I'm an avid fan of military history, but this book didn't impress. The underlying story is actually quite compelling: the first test of two very different tactical styles against one another. The execution of this story, however, was lacking in several fundamentals.
First, in this story, space and spatial relationships are important - the shape and slope of various ridge lines, the narrowness of a particular jungle path, etc. The author, however, skips this descriptive foreplay and grabs directly for the "action." As with any other man who skips foreplay, however, the author's end result here is clumsy, shallow and, in a way, embarrassing: the author takes a complex, emotionally strong and terrifying situation, and makes it sound like a bicycle assembly manual.
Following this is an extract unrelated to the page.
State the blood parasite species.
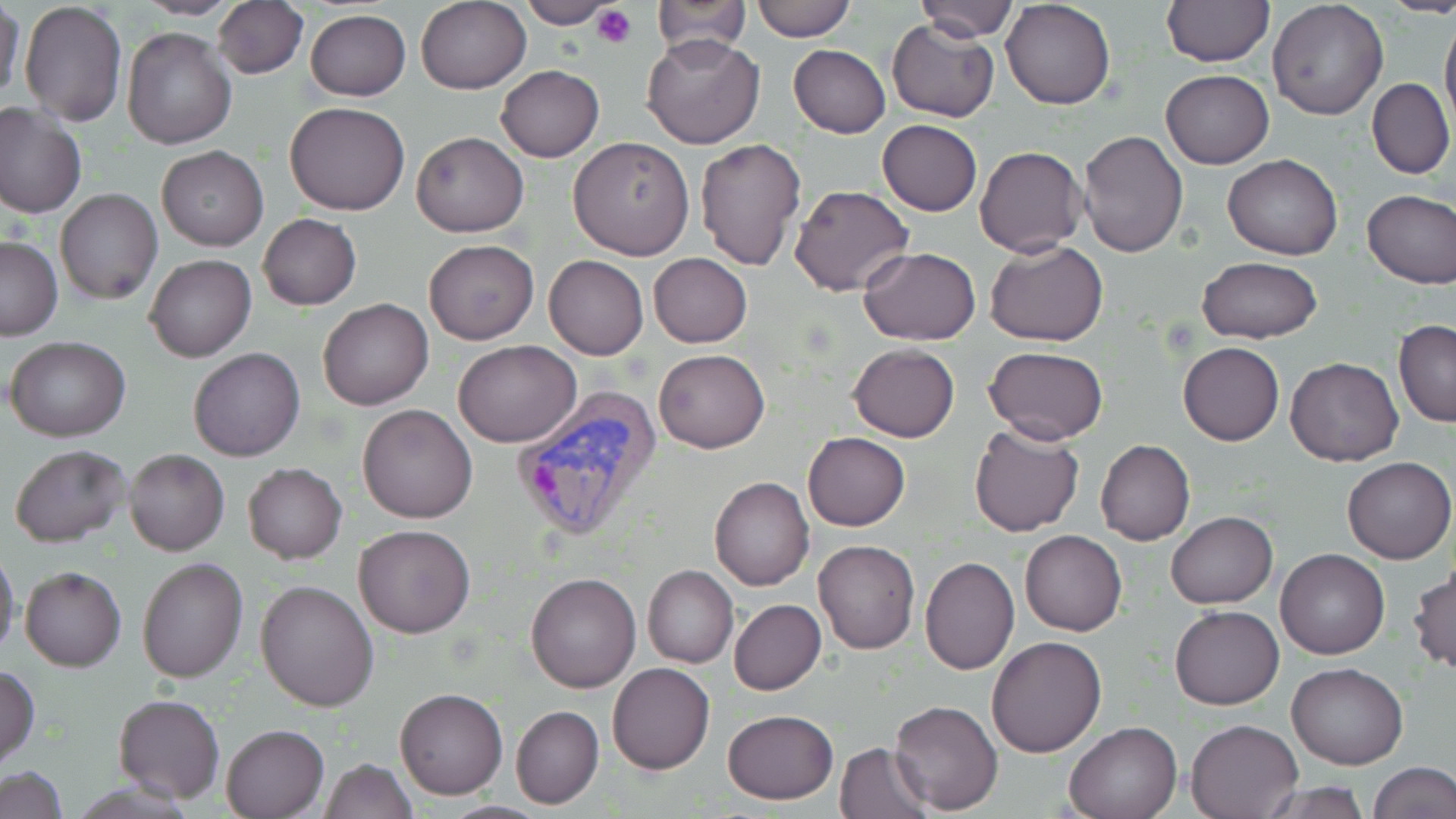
Second, in any story, people and personal relationships are important. Here, however, the author doesn't bother wasting paper on the individuals involved. Rather, he wastes that paper describing not the individuals involved, but the administrative organizations involved, referring to each in a dizzying blizzard of military acronyms. This all makes one confident that the author has in fact read the appropriate US Army communiqués, but makes one question whether he did anything more than transcribe those communiqués.
All in all, a painfully boring read.
By Charles on 09-22-12
The Hill Fights.
I was in High School at the time but I remembered the articles in the newspapers, about these battles. It was a tough time. Later when I served in Viet Nam I fought in the same areas in I Corp. Tha area is everything they say it is, and more.